- [SOURCE]
______________________________
Is this clear? If I think that a piece of land, which in the future will presumably yield five thousand liras per year to its owner, can be sold for one hundred thousand liras, I have converted into an active force the surplus labor of the workers who will labor not twenty years from now, but in an infinite number of years from now.
«In the same way, the slave-holder considers a Negro, whom he has purchased, as his property, not because the institution of slavery [which was a gift to him from past generations] as such entitles him to that Negro, but because he has acquired him like any other commodity, through sale and purchase».
He will pay money for the future years of the negro and his descendants!
«But the title itself is simply transferred, and not created by the sale. The title must exist before it can be sold, and a series of sales can no more create this title through continued repetition than a single sale can”. [This allusion of the Doctor of Jurisprudence, Marx, refers to the fiction of the bourgeois legal codes which hold that the “proof of ownership” is obtained by presenting the documentation of title conveyances reflecting the chain of ownership for a certain number of years, twenty or thirty, for example]. What created it in the first place were the production relations. As soon as these have reached a point where they must shed their skin, the material source of the title, justified economically and historically and arising from the process which creates social life, falls by the wayside, along with all transactions based upon it».
For example, we shall add, in order to clarify the concept for the reader, when the slave system of production collapsed because it was no longer profitable and due to the revolt of the slaves, all the latter became free men, and all previous contracts of sales of slaves were nullified! Here, however, we shall invite the reader, once again, to read this powerful passage of the brilliant and original interpretation of history of human societies, which is no less applicable to the society of tomorrow:
«FROM THE STANDPOINT OF A HIGHER ECONOMIC FORM OF SOCIETY, PRIVATE OWNERSHIP OF ANY PARTICLE OF THE EARTH’S GLOBE BY SINGLE INDIVIDUALS WILL APPEAR QUITE AS ABSURD AS PRIVATE OWNERSHIP OF ONE MAN BY ANOTHER. EVEN A WHOLE SOCIETY, A NATION, OR EVEN ALL SIMULTANEOUSLY EXISTING SOCIETIES TAKEN TOGETHER, ARE NOT THE OWNERS OF THE GLOBE. THEY ARE ONLY ITS POSSESSORS, ITS USUFRUCTUARIES, AND, LIKE BONI PATRES FAMILIAS, THEY MUST HAND IT DOWN TO SUCCEEDING GENERATIONS IN AN IMPROVED CONDITION».
Utopia and Marxism
Marx’s method is also clearly displayed in this decisive passage. Our forecast of the death of property and capital, of its disappearance (which is a much higher goal than its inept transference from the individual subject to the social subject) and also our refusal to attribute it to the decision and the will of the individual-subject (even if it is the subject of the oppressed class), but only to the party-collectivity, a collectivity whose energy does not derive from quantity, but from quality, are constructed on the basis of a total scientific analysis of today’s society and its past. The capitalism that we want to hang from the gibbet and kill, must first be studied and understood with regard to its structure and its real development. It is a duty, not in the moral and personal sense, but an impersonal function of the party, an entity that is superior to the changing opinions of men and the confines of successive generations.
It is this point that provides the response to a possible objection to our acceptance of Marxism, the only one that captures its power and scope. The Marx that has been presented for decades by the revolutionary current when the latter champions the maximum program of the communist social structure, is precisely the Marx who went beyond, fought against and left behind all utopianism.
______________________________
- [DATA SUPPLIED]
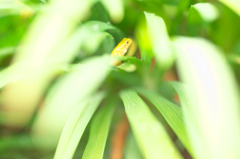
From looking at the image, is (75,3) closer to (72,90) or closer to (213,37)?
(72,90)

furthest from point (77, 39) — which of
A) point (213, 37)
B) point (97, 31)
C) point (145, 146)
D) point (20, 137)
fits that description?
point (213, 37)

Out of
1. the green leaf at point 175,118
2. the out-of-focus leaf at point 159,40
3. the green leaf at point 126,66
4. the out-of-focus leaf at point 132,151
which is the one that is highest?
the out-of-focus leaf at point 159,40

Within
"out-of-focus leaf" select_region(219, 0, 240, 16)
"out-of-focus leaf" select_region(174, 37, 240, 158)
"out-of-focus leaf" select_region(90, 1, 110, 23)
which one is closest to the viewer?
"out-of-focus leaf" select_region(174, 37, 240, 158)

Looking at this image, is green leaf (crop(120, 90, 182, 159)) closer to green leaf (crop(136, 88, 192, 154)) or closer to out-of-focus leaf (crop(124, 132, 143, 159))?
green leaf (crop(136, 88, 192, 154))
______________________________
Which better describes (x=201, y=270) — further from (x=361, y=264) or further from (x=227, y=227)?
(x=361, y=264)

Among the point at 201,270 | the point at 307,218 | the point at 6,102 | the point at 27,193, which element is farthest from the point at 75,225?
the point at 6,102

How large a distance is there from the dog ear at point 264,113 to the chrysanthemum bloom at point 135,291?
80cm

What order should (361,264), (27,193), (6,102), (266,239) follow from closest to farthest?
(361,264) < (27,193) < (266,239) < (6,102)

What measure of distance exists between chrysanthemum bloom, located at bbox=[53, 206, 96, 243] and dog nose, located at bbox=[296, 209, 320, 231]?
______________________________
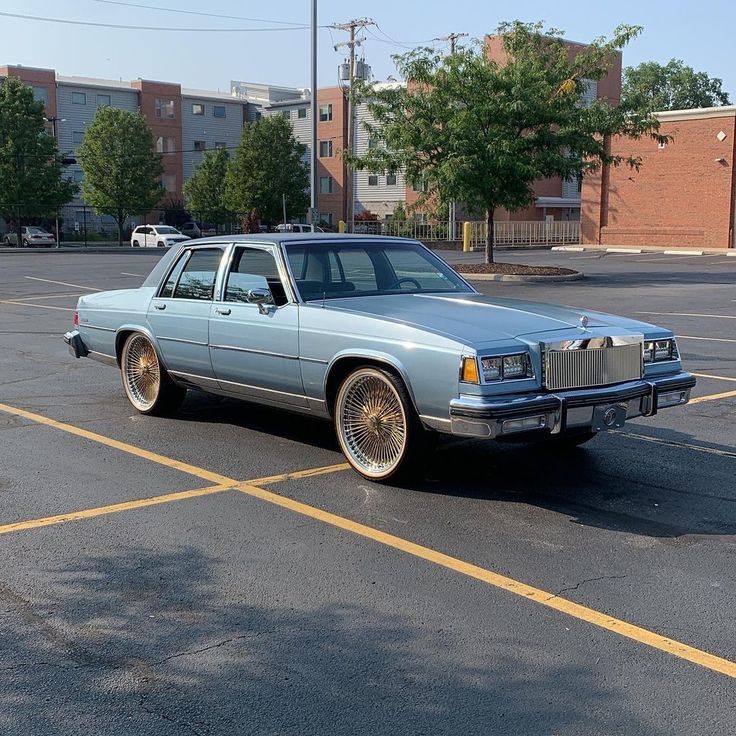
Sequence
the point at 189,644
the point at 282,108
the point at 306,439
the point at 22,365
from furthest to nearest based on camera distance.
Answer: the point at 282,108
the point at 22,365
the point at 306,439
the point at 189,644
______________________________
- [PROBLEM TO WORK ON] Set down the stretch of the excerpt on property and slavery from "Is this clear?" through "years from now.", word for word.

- [RIGHT ANSWER]
Is this clear? If I think that a piece of land, which in the future will presumably yield five thousand liras per year to its owner, can be sold for one hundred thousand liras, I have converted into an active force the surplus labor of the workers who will labor not twenty years from now, but in an infinite number of years from now.